Buzzword nowadays is the Valley Fault System from Rizal to Laguna. What to do to be safe? Read on. (Image courtesy of huffingtonpost)

by Rey Beltran |

With the recent release of the Valley Fault Atlas by the Philippine Institue of Volcanology and Seismology (PHIVOLCS), it’s appropriate that we have to remind our valued readers of what to do when an earthquake strikes.

But first thing’s first. Have you checked if your home or workplace is near or on top of the valley fault system?

The Valley Fault System (also known as the Marikina Valley Fault System) is a dominantly dextral strike-slip fault system that extends from Dingalan, Aurora, in the north and runs through the cities of Quezon, Marikina, Pasig, Makati, Parañaque, Taguig, and the provinces of Laguna and Cavite.

A strike-slip fault system means that the ground movement is horizontal. A dextral strike-slip movement is when the ground moves to the right, when viewed from the surface of the earth. The opposite movement (which is to the left) is called sinistral.

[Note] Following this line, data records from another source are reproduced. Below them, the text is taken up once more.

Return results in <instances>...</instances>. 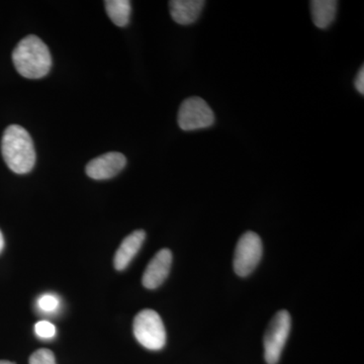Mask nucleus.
Wrapping results in <instances>:
<instances>
[{"instance_id":"1","label":"nucleus","mask_w":364,"mask_h":364,"mask_svg":"<svg viewBox=\"0 0 364 364\" xmlns=\"http://www.w3.org/2000/svg\"><path fill=\"white\" fill-rule=\"evenodd\" d=\"M1 153L7 166L14 173H28L35 166L36 151L32 136L18 124H11L4 131Z\"/></svg>"},{"instance_id":"2","label":"nucleus","mask_w":364,"mask_h":364,"mask_svg":"<svg viewBox=\"0 0 364 364\" xmlns=\"http://www.w3.org/2000/svg\"><path fill=\"white\" fill-rule=\"evenodd\" d=\"M13 61L16 71L28 79L45 77L52 67L51 53L35 35L28 36L18 43L14 50Z\"/></svg>"},{"instance_id":"3","label":"nucleus","mask_w":364,"mask_h":364,"mask_svg":"<svg viewBox=\"0 0 364 364\" xmlns=\"http://www.w3.org/2000/svg\"><path fill=\"white\" fill-rule=\"evenodd\" d=\"M134 334L139 343L149 350H160L166 343V331L159 314L141 311L134 320Z\"/></svg>"},{"instance_id":"4","label":"nucleus","mask_w":364,"mask_h":364,"mask_svg":"<svg viewBox=\"0 0 364 364\" xmlns=\"http://www.w3.org/2000/svg\"><path fill=\"white\" fill-rule=\"evenodd\" d=\"M291 328V318L287 311H279L270 321L264 340V358L267 364L279 363Z\"/></svg>"},{"instance_id":"5","label":"nucleus","mask_w":364,"mask_h":364,"mask_svg":"<svg viewBox=\"0 0 364 364\" xmlns=\"http://www.w3.org/2000/svg\"><path fill=\"white\" fill-rule=\"evenodd\" d=\"M262 241L257 234L248 231L242 235L236 245L234 270L241 277H248L255 270L262 258Z\"/></svg>"},{"instance_id":"6","label":"nucleus","mask_w":364,"mask_h":364,"mask_svg":"<svg viewBox=\"0 0 364 364\" xmlns=\"http://www.w3.org/2000/svg\"><path fill=\"white\" fill-rule=\"evenodd\" d=\"M179 128L183 131H196L210 128L215 123V114L203 98H186L179 107L177 116Z\"/></svg>"},{"instance_id":"7","label":"nucleus","mask_w":364,"mask_h":364,"mask_svg":"<svg viewBox=\"0 0 364 364\" xmlns=\"http://www.w3.org/2000/svg\"><path fill=\"white\" fill-rule=\"evenodd\" d=\"M127 158L119 152H109L91 160L86 174L95 181H105L117 176L126 167Z\"/></svg>"},{"instance_id":"8","label":"nucleus","mask_w":364,"mask_h":364,"mask_svg":"<svg viewBox=\"0 0 364 364\" xmlns=\"http://www.w3.org/2000/svg\"><path fill=\"white\" fill-rule=\"evenodd\" d=\"M172 264V253L169 249H162L152 258L143 274V286L155 289L161 286L168 277Z\"/></svg>"},{"instance_id":"9","label":"nucleus","mask_w":364,"mask_h":364,"mask_svg":"<svg viewBox=\"0 0 364 364\" xmlns=\"http://www.w3.org/2000/svg\"><path fill=\"white\" fill-rule=\"evenodd\" d=\"M146 233L143 230H136L124 239L121 246L114 255V268L119 272L126 269L130 264L131 261L135 258L136 254L142 247L145 241Z\"/></svg>"},{"instance_id":"10","label":"nucleus","mask_w":364,"mask_h":364,"mask_svg":"<svg viewBox=\"0 0 364 364\" xmlns=\"http://www.w3.org/2000/svg\"><path fill=\"white\" fill-rule=\"evenodd\" d=\"M205 4L203 0H172L169 2L170 14L178 25H191L200 18Z\"/></svg>"},{"instance_id":"11","label":"nucleus","mask_w":364,"mask_h":364,"mask_svg":"<svg viewBox=\"0 0 364 364\" xmlns=\"http://www.w3.org/2000/svg\"><path fill=\"white\" fill-rule=\"evenodd\" d=\"M311 4V16L314 25L318 28H327L335 21L338 1L335 0H313Z\"/></svg>"},{"instance_id":"12","label":"nucleus","mask_w":364,"mask_h":364,"mask_svg":"<svg viewBox=\"0 0 364 364\" xmlns=\"http://www.w3.org/2000/svg\"><path fill=\"white\" fill-rule=\"evenodd\" d=\"M105 6L114 25L124 28L130 23L132 4L129 0H107L105 1Z\"/></svg>"},{"instance_id":"13","label":"nucleus","mask_w":364,"mask_h":364,"mask_svg":"<svg viewBox=\"0 0 364 364\" xmlns=\"http://www.w3.org/2000/svg\"><path fill=\"white\" fill-rule=\"evenodd\" d=\"M30 364H56V360L51 350L39 349L31 355Z\"/></svg>"},{"instance_id":"14","label":"nucleus","mask_w":364,"mask_h":364,"mask_svg":"<svg viewBox=\"0 0 364 364\" xmlns=\"http://www.w3.org/2000/svg\"><path fill=\"white\" fill-rule=\"evenodd\" d=\"M38 306L43 312L51 313L58 309L59 299L54 294H43L39 299H38Z\"/></svg>"},{"instance_id":"15","label":"nucleus","mask_w":364,"mask_h":364,"mask_svg":"<svg viewBox=\"0 0 364 364\" xmlns=\"http://www.w3.org/2000/svg\"><path fill=\"white\" fill-rule=\"evenodd\" d=\"M37 336L42 339H51L56 335V328L48 321H40L35 325Z\"/></svg>"},{"instance_id":"16","label":"nucleus","mask_w":364,"mask_h":364,"mask_svg":"<svg viewBox=\"0 0 364 364\" xmlns=\"http://www.w3.org/2000/svg\"><path fill=\"white\" fill-rule=\"evenodd\" d=\"M355 88L358 90L360 95H363L364 93V68L361 67L360 70L358 71V75H356L355 81H354Z\"/></svg>"},{"instance_id":"17","label":"nucleus","mask_w":364,"mask_h":364,"mask_svg":"<svg viewBox=\"0 0 364 364\" xmlns=\"http://www.w3.org/2000/svg\"><path fill=\"white\" fill-rule=\"evenodd\" d=\"M4 248V235H2L1 231H0V253L2 252Z\"/></svg>"},{"instance_id":"18","label":"nucleus","mask_w":364,"mask_h":364,"mask_svg":"<svg viewBox=\"0 0 364 364\" xmlns=\"http://www.w3.org/2000/svg\"><path fill=\"white\" fill-rule=\"evenodd\" d=\"M0 364H14V363H11V361L0 360Z\"/></svg>"}]
</instances>
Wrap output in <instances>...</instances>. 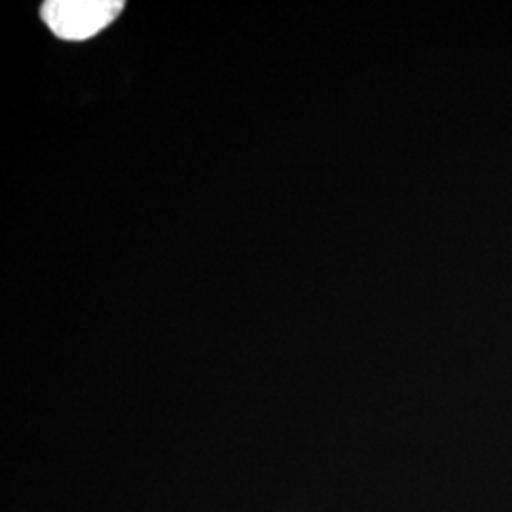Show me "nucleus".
Wrapping results in <instances>:
<instances>
[{"label": "nucleus", "instance_id": "nucleus-1", "mask_svg": "<svg viewBox=\"0 0 512 512\" xmlns=\"http://www.w3.org/2000/svg\"><path fill=\"white\" fill-rule=\"evenodd\" d=\"M122 10V0H48L40 16L55 37L88 40L114 23Z\"/></svg>", "mask_w": 512, "mask_h": 512}]
</instances>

Check this link to know if you’re located on an earthquake zone:

When earthquake happens, here’s what you should do:

  • If you are indoors, stay there. Quickly move to a safe location in the room such as under a strong desk, a strong table, or along an interior wall. The goal is to protect yourself from falling objects and be located near the structural strong points of the room. Avoid taking cover near windows, large mirrors, hanging objects, heavy furniture, heavy appliances or fireplaces.
  • If you are cooking, turn off the stove and take cover.
  • If you are outdoors, move to an open area where falling objects are unlikely to strike you. Move away from buildings, powerlines and trees.
  • If you are driving, slow down smoothly and stop on the side of the road. Avoid stopping on or under bridges and overpasses, or under power lines, trees and large signs. Stay in your car.

After the earthquake:

  • Check for injuries, attend to injuries if needed, help ensure the safety of people around you.
  • Check for damage. If your building is badly damaged you should leave it until it has been inspected by a safety professional.
  • If you smell or hear a gas leak, get everyone outside and open windows and doors. If you can do it safely, turn off the gas at the meter. Report the leak to the gas company and fire department. Do not use any electrical appliances because a tiny spark could ignite the gas.
  • If the power is out, unplug major appliances to prevent possible damage when the power is turned back on. If you see sparks, frayed wires, or smell hot insulation turn off electricity at the main fuse box or breaker. If you will have to step in water to turn off the electricity you should call a professional to turn it off for you.

And we bid you all to be safe, be prepared, know what to do.